Show if a is a root of multiplicity $n\geq 2\ $, then $f(a) = 0$ and $f'(a)=0.$
I was trying to learn root of multiplicity and saw this question. My TA did not go over it yet but I was wondering how this proof would look like.
I get root multiplicity under product solutions in $Z_n$ just from reading but this proof goes into detail.
Can someone please show me? Thanks.
Suppose $f(x)=(x-a)^2g(x)$ and differentiate using the product rule.
Added
If this is in an abstract algebra context, as I expect it is, then define the derivation $D : R[x] \to R[x]$, where $R$ is whichever ring you're working over, by $$D(\sum a_nx^n ) = \sum na_nx^{n-1}$$ where by $na_n$ I really mean $\underbrace{a_n + a_n + \cdots + a_n}_{n\ \text{times}}$.
Then prove that $D(fg)=fD(g)+gD(f)$, and proceed as if you're doing calculus. (You may have already done this somewhere in your course.)
If this is in a calculus context then ignore the previous paragraph.

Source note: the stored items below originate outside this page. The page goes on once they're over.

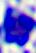

identification = white blood cell
modality = micrograph
magnification = 400x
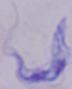 Micrograph. 1000x magnification. A trypanosome is shown.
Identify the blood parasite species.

Here's another proof of the double root test, which goes straight to the heart of the matter.
$$\rm\begin{eqnarray} &&\rm\!\! (x\!-\!a)^2 |\ p(x)\!\!\!\!\!\!\!\\ \iff\ &&\rm x\!-\!a\ |\ p(x)\ &\rm and\ \ &\rm x\!-\!a\ \bigg|\ \dfrac{p(x)}{x\!-\!a}\\ \\ \iff\ &&\rm p(a) = 0 &\rm and&\rm x\!-\!a\ \bigg|\ \dfrac{p(x)-p(a)}{x\!-\!a}\ \ \left[\!\iff \color{#C00}{\dfrac{p(x)-p(a)}{x\!-\!a}\Bigg|_{\large\:x\:=\:a}} \!=\: 0\ \right] \\ \\ \iff\ &&\rm p(a) = 0 &\rm and&\rm \color{#C00}{p'(a)} = 0\end{eqnarray}$$
If $a$ is a root of multiplicity $\geq 2$, then you can write $f(x)=(x-a)^2g(x)$ (if $n>2$, then $g(x)$ will also have $(x-a)$ as a factor, but that's not really important to solving this problem).
Using the product rule then, you get $f'(x)=2(x-a)g(x)+(x-a)^2g'(x)$, and notice that both $f(a)=0$ and $f'(a)=0$.